— Begin Material shown —

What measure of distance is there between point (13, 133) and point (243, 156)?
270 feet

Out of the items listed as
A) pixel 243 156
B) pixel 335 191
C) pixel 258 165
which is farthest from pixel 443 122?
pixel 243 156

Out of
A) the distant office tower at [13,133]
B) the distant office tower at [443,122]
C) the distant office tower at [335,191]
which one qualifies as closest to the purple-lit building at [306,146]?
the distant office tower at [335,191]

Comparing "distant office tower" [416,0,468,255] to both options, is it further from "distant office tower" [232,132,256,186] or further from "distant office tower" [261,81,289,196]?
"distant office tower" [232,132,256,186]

— End Material shown —
— Begin Material shown —

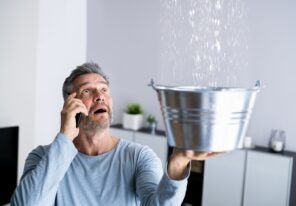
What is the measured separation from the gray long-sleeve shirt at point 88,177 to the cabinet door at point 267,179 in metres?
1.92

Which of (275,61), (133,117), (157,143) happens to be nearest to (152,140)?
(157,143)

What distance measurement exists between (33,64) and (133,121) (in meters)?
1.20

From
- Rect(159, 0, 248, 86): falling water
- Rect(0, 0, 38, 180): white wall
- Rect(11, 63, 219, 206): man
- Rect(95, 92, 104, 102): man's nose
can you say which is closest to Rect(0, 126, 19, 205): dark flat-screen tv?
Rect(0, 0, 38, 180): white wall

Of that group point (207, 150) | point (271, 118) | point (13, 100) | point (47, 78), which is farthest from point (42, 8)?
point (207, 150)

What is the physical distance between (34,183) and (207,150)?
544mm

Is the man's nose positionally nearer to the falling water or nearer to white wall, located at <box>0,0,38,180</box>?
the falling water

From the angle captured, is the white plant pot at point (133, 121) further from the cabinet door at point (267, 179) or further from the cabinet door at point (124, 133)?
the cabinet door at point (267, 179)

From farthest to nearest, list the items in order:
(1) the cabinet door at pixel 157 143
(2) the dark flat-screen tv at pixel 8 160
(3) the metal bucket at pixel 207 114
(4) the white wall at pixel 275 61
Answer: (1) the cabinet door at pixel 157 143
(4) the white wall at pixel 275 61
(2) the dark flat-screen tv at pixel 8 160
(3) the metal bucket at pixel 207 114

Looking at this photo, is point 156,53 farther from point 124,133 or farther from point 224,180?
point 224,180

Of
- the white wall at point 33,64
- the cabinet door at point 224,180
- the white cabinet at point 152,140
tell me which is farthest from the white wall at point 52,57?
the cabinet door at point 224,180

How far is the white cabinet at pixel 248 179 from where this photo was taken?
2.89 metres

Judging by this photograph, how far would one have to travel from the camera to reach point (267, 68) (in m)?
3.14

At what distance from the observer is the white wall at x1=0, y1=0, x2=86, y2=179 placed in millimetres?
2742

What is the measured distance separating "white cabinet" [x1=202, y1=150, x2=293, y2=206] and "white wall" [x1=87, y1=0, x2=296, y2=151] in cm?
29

— End Material shown —

▶ **Exercise aim**
Locate every line in the records above that contains the string "Rect" and copy each one. Case counts.

▶ **Solution**
- Rect(159, 0, 248, 86): falling water
- Rect(0, 0, 38, 180): white wall
- Rect(11, 63, 219, 206): man
- Rect(95, 92, 104, 102): man's nose
can you say which is closest to Rect(0, 126, 19, 205): dark flat-screen tv?
Rect(0, 0, 38, 180): white wall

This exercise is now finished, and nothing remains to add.